Un dispositif « contre-productif »
Pour autant, le nouveau forfait conserve de farouches détracteurs, notamment le Dr Christophe Prudhomme, urgentiste à Bobigny et porte-parole de l'Amuf et membre de la CGT, qui estime que les personnes qui « n’avaient pas les moyens de se payer une mutuelle devront désormais payer de leur poche » les passages aux urgences non suivis d’hospitalisation.
Pour le représentant de la CGT, le FPU est non seulement « punitif » pour les plus précaires, mais aussi « contre-productif en termes de santé publique ». Car, pour éviter de le régler, certains préféreront « renoncer aux soins ou ne viendront aux urgences que dans les situations très graves ». Et d’ajouter que, jusqu’à présent, ces personnes venaient aux urgences parce qu’ils n’avaient pas d’autres recours, puisque « beaucoup habitent dans des zones où il n’y a pas de médecins traitants ».

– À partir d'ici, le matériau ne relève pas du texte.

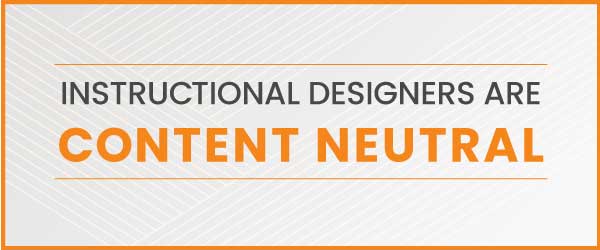 Instructional Designers are content neutral
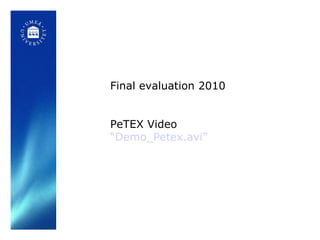 Final evaluation 2010 PeTEX Video “ Demo_Petex.avi ” 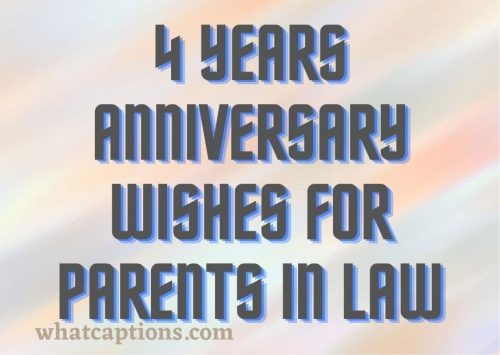 4 Years Anniversary Wishes for Parents in Law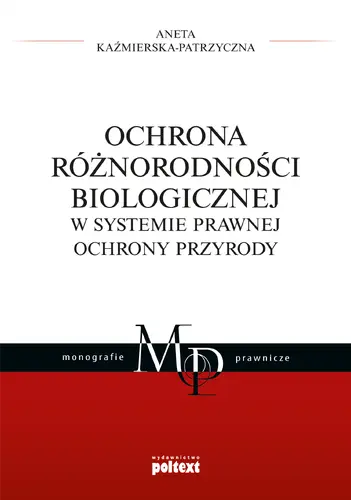 Okładka: Ochrona różnorodności biologicznej w systemie prawnej ochrony przyrody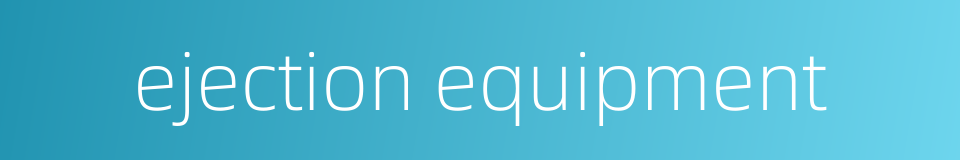 ejection equipment的同义词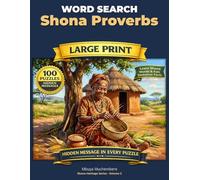 Shona Proverbs Word Search: 100 Puzzles Exploring the Wisdom of Zimbabwe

L’urgentiste réfute également l’argument du gouvernement concernant la simplification du système de facturation. Parce que « l’encaissement immédiat est aujourd’hui impossible à organiser, sauf si l’on crée des postes administratifs supplémentaires », assure le médecin. Mais aussi parce que les caisses de l’hôpital ne sont pas ouvertes quand les urgences observent leur pic d’activité : la nuit ou le week-end ou les jours fériés. La DGOS a effectivement reconnu la semaine dernière que « les hôpitaux ne seront pas tenus de faire payer tout de suite les patients et pourront continuer à envoyer la facture par la Poste jusqu'à ce qu'ils se soient adaptés ».
Les libéraux peu convaincus
Enfin, l’urgentiste n’est pas convaincu que le FPU permettra de désengorger les urgences, comme l’affirme le gouvernement, notamment parce que la médecine de ville n’a pas toujours la possibilité d’offrir une alternative aux patients. Un avis partagé, pour le coup, par le Dr Jacques Battistoni, président de MG France qui pense que « n’est pas une très bonne solution ». Selon lui, ce dispositif ne pourra fonctionner « que si la médecine de ville est en capacité de répondre aux demandes, ce qui n’est pas toujours le cas en raison des problèmes de démographie médicale ou dans les situations de fortes tensions ».
Enfin, comme le Dr Prudhomme, le président de MG France redoute que le FPU puisse mettre de côté les plus précaires. C’est la raison pour laquelle son syndicat réclame depuis une dizaine d’années que « les soins primaires soient pris en charge à 100 %, car on sait bien que les finances sont un frein à l’accès aux soins. »
De son côté, la Coordination nationale des comités de défense des hôpitaux et maternités de proximité a lancé une pétition pour réclamer la suppression de ce nouveau forfait. « Si les urgences sont surchargées c'est qu'elles ne sont pas en nombre suffisant, dénonce-t-elle. Ce forfait est un pas de plus vers la privatisation de la santé, c'est aussi l'exclusion d'une partie de la population ». Le recours aux services d'urgence était déjà payant, argumente de son côté la DGOS qui estime « important que le patient reçoive une information à la sortie des urgences pour lutter contre l'illusion de la gratuité ».